** start MATERIAL TO PROCESS **

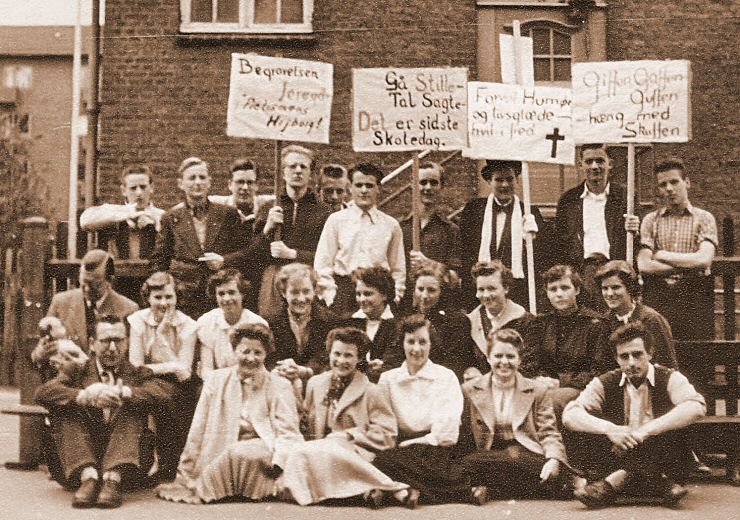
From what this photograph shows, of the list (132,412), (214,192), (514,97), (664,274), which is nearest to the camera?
(132,412)

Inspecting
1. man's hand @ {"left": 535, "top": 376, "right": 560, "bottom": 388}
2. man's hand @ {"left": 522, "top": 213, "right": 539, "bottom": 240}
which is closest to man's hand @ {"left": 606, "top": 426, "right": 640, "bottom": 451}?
man's hand @ {"left": 535, "top": 376, "right": 560, "bottom": 388}

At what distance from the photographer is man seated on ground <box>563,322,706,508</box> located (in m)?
6.55

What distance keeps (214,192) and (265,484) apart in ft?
16.3

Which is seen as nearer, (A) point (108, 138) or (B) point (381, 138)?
(B) point (381, 138)

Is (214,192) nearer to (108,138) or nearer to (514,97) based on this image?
(108,138)

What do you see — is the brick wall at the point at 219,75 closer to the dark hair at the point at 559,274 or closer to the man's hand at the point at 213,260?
the man's hand at the point at 213,260

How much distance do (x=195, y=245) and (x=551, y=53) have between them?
5260mm

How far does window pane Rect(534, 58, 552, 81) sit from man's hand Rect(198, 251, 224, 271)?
497cm

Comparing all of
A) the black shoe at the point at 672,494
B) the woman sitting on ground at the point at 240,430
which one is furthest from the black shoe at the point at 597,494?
the woman sitting on ground at the point at 240,430

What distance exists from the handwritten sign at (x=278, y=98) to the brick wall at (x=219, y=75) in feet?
10.5

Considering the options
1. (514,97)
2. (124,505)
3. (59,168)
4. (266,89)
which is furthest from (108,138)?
(59,168)

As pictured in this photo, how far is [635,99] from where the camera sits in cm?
776

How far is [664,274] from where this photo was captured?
747 cm

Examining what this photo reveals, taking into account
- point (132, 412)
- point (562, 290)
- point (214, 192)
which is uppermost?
point (214, 192)
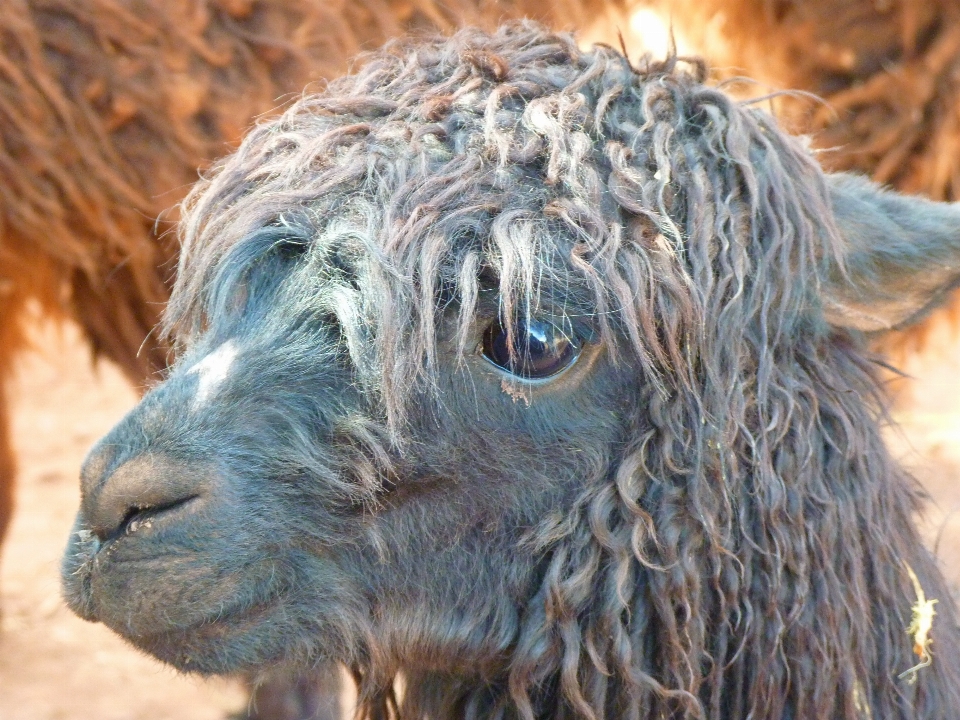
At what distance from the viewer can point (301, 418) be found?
7.09 feet

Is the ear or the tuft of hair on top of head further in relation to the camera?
the ear

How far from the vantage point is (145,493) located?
2.07 meters

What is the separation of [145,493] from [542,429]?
2.38 ft

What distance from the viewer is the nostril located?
81.4 inches

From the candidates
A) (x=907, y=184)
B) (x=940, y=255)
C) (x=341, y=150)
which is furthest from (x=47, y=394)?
(x=940, y=255)

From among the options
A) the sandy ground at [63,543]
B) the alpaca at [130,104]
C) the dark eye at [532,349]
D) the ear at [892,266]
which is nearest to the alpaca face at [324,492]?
the dark eye at [532,349]

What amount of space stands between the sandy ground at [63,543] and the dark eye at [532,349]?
35.7 inches

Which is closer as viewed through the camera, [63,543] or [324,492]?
[324,492]

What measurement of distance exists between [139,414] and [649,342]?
950 millimetres

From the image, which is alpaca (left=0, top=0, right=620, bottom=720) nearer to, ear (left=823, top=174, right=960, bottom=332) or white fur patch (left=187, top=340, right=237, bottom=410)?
white fur patch (left=187, top=340, right=237, bottom=410)

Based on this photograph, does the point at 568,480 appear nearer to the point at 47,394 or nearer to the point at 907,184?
the point at 907,184

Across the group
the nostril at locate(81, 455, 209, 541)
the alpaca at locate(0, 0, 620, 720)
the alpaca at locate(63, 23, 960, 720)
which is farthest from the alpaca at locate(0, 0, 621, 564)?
the nostril at locate(81, 455, 209, 541)

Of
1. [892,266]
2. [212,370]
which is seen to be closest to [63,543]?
[212,370]

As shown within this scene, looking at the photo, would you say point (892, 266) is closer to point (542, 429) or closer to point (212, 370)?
point (542, 429)
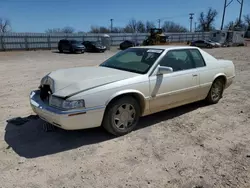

** end MATERIAL TO PROCESS **

GIVEN REQUEST: Report every line above that contains the word "bottom".

RESULT:
1. man's hand @ {"left": 535, "top": 376, "right": 560, "bottom": 388}
2. man's hand @ {"left": 522, "top": 213, "right": 539, "bottom": 240}
which is closest to man's hand @ {"left": 606, "top": 426, "right": 640, "bottom": 451}?
man's hand @ {"left": 535, "top": 376, "right": 560, "bottom": 388}
From the image, which is alpaca (left=0, top=0, right=620, bottom=720) nearer to, ear (left=823, top=174, right=960, bottom=332) or white fur patch (left=187, top=340, right=237, bottom=410)?
white fur patch (left=187, top=340, right=237, bottom=410)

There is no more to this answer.